## Selection
Law Abiding Citizen ** 1/2
Working from a script that borrows heavily from Se7en, Law
Abiding Citizen can’t make up its mind if it wants to be a
right-wing revenge fantasy à la Death Wish or an
indictment of those kinds of attitudes. The movie seems to want it both
ways. Consider the storyline: Clyde Shelton (Gerard Butler) watches
helplessly as his wife and daughter are murdered during a home
invasion. When the perpetrators are caught, he hopes to have his day in
court and maybe see a little justice. But prosecuting attorney Nick
Rice (Jamie Foxx) takes that opportunity away by cutting a deal,
fearing the case isn’t strong enough to stand on its own after a key
piece of evidence is thrown out by the judge. Unsatisfied with this
turn of events, Clyde sets in motion a ridiculously convoluted 10-year
plan to teach Nick the correct way to do his job.
Clyde starts by killing the thugs who murdered his family, causing
the execution by lethal injection of one to be horribly botched and
brutally dismembering the other. Once behind bars for these crimes,
Clyde starts killing those he blames for robbing him of justice,
apparently saving Nick for last. In keeping with the rules for this
sort of movie, Nick has the chance to prevent the deaths. Law
Abiding Citizen straddles the fence right up to a conclusion that,
due to its lack of any clear moral stance, fails to be either cathartic
or thought-provoking.

## Excerpted data
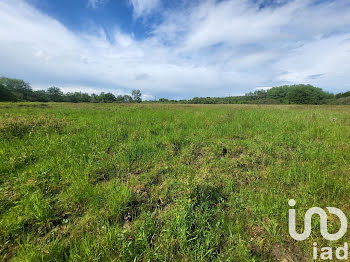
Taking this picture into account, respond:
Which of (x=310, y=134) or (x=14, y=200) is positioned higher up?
(x=310, y=134)

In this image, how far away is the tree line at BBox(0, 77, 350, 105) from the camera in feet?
176

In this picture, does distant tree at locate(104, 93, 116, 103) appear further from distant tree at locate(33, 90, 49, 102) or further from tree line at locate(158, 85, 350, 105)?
tree line at locate(158, 85, 350, 105)

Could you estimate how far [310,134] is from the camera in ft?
18.0

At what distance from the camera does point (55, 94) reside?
7850cm

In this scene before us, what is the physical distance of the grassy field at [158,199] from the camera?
1520mm

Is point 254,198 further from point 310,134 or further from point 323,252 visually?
point 310,134

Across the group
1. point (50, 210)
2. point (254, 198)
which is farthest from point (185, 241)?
point (50, 210)

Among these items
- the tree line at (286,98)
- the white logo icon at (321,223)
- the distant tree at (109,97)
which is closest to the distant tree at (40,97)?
the distant tree at (109,97)

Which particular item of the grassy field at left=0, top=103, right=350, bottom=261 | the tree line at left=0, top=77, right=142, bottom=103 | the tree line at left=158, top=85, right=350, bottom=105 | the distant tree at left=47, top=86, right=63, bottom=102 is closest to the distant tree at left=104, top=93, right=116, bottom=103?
the tree line at left=0, top=77, right=142, bottom=103

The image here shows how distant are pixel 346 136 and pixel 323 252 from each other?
622 centimetres

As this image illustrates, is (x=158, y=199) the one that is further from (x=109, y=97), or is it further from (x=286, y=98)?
(x=109, y=97)

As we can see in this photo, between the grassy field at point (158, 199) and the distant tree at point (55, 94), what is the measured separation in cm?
9479

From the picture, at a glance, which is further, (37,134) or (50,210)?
(37,134)

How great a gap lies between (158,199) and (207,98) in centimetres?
8668
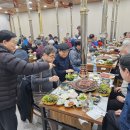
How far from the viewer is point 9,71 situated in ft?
5.07

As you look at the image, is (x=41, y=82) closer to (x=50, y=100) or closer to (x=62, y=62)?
(x=50, y=100)

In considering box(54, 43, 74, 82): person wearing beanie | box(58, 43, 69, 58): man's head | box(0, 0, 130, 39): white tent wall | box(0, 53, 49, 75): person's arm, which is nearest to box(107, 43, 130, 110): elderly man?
box(54, 43, 74, 82): person wearing beanie

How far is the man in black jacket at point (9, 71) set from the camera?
146 centimetres

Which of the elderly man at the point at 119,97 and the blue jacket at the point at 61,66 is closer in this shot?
the elderly man at the point at 119,97

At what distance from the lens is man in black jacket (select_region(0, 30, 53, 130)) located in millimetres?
1465

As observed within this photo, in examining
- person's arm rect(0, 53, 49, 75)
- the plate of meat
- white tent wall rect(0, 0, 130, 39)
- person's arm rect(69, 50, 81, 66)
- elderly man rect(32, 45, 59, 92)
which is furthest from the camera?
white tent wall rect(0, 0, 130, 39)

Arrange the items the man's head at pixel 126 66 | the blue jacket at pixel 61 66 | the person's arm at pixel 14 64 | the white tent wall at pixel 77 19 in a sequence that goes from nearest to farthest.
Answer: the man's head at pixel 126 66 → the person's arm at pixel 14 64 → the blue jacket at pixel 61 66 → the white tent wall at pixel 77 19

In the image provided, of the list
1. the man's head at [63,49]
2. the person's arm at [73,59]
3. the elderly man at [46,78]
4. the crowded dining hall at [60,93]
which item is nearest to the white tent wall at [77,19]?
the person's arm at [73,59]

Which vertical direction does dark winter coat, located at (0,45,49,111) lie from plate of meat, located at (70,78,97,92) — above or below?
above

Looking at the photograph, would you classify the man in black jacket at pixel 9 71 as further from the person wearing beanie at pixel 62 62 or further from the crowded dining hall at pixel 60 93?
the person wearing beanie at pixel 62 62

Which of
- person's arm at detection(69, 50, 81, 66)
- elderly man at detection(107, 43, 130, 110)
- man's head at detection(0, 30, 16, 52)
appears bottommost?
elderly man at detection(107, 43, 130, 110)

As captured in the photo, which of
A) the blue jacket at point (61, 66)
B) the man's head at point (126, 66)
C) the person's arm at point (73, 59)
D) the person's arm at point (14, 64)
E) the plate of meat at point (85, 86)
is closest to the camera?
the man's head at point (126, 66)

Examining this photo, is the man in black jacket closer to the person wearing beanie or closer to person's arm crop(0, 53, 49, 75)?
person's arm crop(0, 53, 49, 75)

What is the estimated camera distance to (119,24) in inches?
381
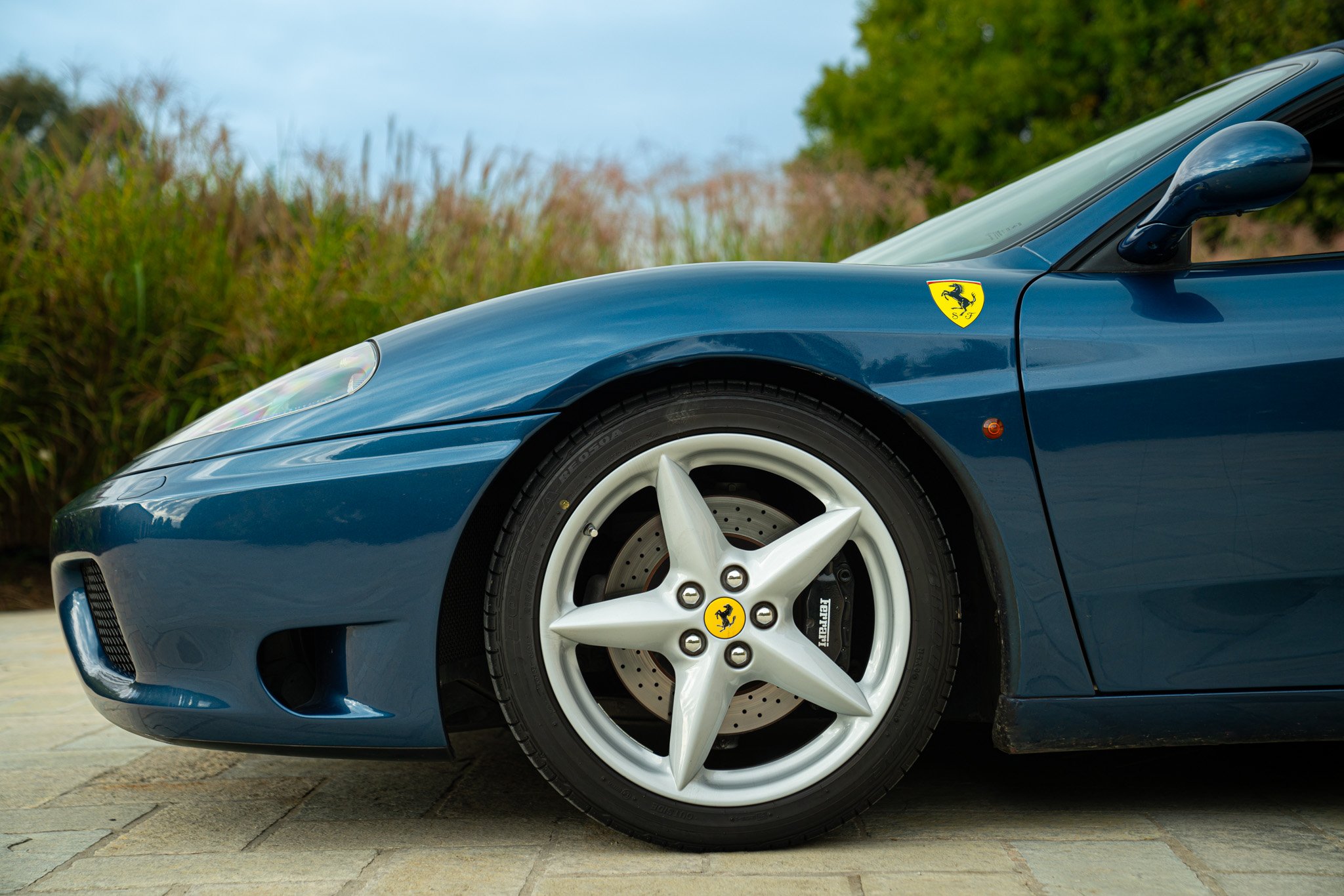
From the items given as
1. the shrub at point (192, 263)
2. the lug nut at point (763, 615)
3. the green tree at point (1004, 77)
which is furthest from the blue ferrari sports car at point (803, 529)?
the green tree at point (1004, 77)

## Challenges
**A.** Can you quote the Law Abiding Citizen review between "Law Abiding Citizen" and "do his job.", inclusive?
**B.** Could you carry on the Law Abiding Citizen review from where it stops?
The records come from a source unrelated to the movie review.

## Answers to the exercises
**A.**
Law Abiding Citizen ** 1/2
Working from a script that borrows heavily from Se7en, Law
Abiding Citizen can’t make up its mind if it wants to be a
right-wing revenge fantasy à la Death Wish or an
indictment of those kinds of attitudes. The movie seems to want it both
ways. Consider the storyline: Clyde Shelton (Gerard Butler) watches
helplessly as his wife and daughter are murdered during a home
invasion. When the perpetrators are caught, he hopes to have his day in
court and maybe see a little justice. But prosecuting attorney Nick
Rice (Jamie Foxx) takes that opportunity away by cutting a deal,
fearing the case isn’t strong enough to stand on its own after a key
piece of evidence is thrown out by the judge. Unsatisfied with this
turn of events, Clyde sets in motion a ridiculously convoluted 10-year
plan to teach Nick the correct way to do his job.

**B.**
There’s a difference between a film being ambiguous for the sake of
making an audience ponder the issues it raises and one that simply
lacks conviction. This feels like the latter. Director F. Gary Gray
does his best to give this material the dramatic weight it lacks and
stages some arresting visuals — like a scene juxtaposing the
cello recital of Rice’s daughter with Clyde’s dismemberment of one of
the killers. Foxx and Butler make their stock characters more
interesting than they have a right to be. (Robert Ignizio)
Opens Friday areawide
The Boys are Back ****
It’s funny how the movies will change a person. Consider Simon Carr,
a political columnist for Britain’s The Independent, whom former
Prime Minister Tony Blair once called “the most vicious sketch writer
working in Britain today.” Yet it’s not his scabrous wit that brings
Carr to the screen, but a touching memoir he wrote about his life as a
widowed father raising his young son and older boy from a previous
marriage. The book, a sort of wry parenting manual for the hopelessly
messy, is the basis of The Boys Are Back, directed by Australian
Scott Hicks (Shine).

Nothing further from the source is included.